Your instructions:
In the material below, the lines from the one containing "RoThug Skater Dress-Light Blue" through the one containing "Porsche 911 993 carrera 4 286cv" are to be given again exactly, ends included, and no others.

Material for the task:
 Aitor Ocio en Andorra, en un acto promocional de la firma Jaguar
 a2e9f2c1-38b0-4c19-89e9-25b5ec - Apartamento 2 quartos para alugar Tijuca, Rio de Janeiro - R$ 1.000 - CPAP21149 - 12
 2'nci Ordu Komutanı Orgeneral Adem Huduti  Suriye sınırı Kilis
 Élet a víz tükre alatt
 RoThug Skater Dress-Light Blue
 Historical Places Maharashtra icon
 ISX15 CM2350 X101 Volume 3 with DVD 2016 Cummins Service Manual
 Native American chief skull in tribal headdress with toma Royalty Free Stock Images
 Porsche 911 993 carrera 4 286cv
---
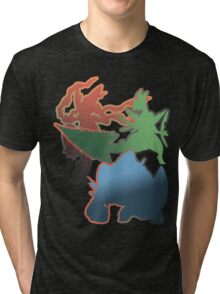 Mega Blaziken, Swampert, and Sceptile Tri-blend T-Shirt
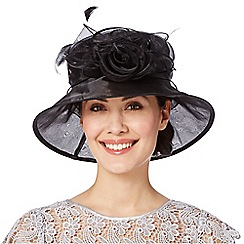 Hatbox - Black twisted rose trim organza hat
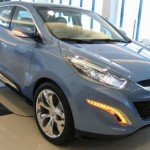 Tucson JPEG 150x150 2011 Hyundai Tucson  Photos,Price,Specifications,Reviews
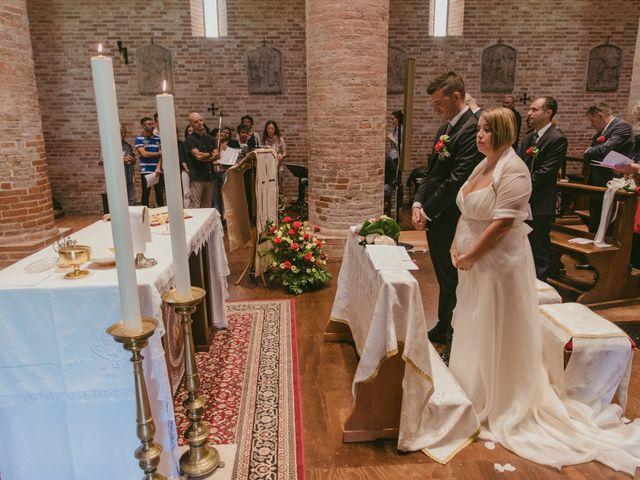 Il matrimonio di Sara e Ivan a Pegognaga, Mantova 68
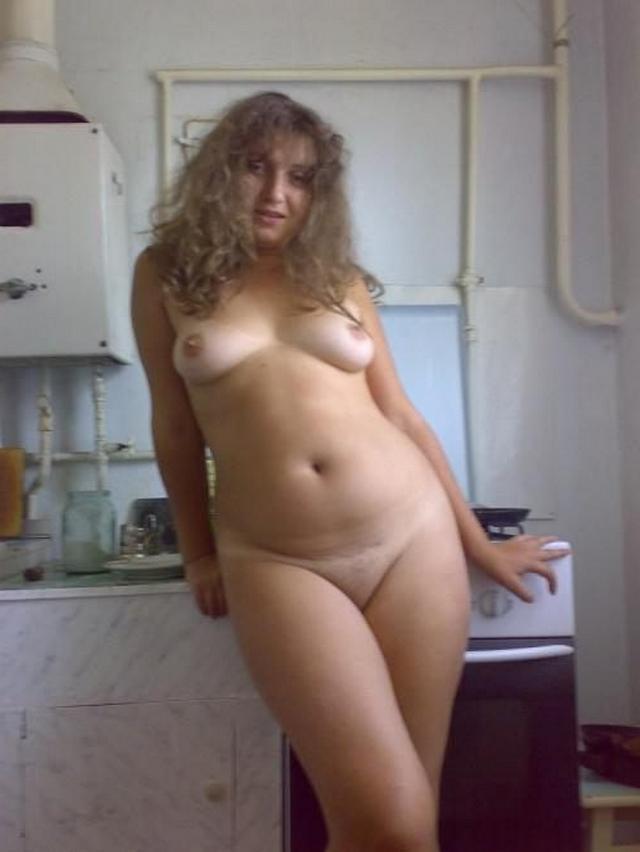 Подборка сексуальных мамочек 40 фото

Written solution:
 RoThug Skater Dress-Light Blue
 Historical Places Maharashtra icon
 ISX15 CM2350 X101 Volume 3 with DVD 2016 Cummins Service Manual
 Native American chief skull in tribal headdress with toma Royalty Free Stock Images
 Porsche 911 993 carrera 4 286cv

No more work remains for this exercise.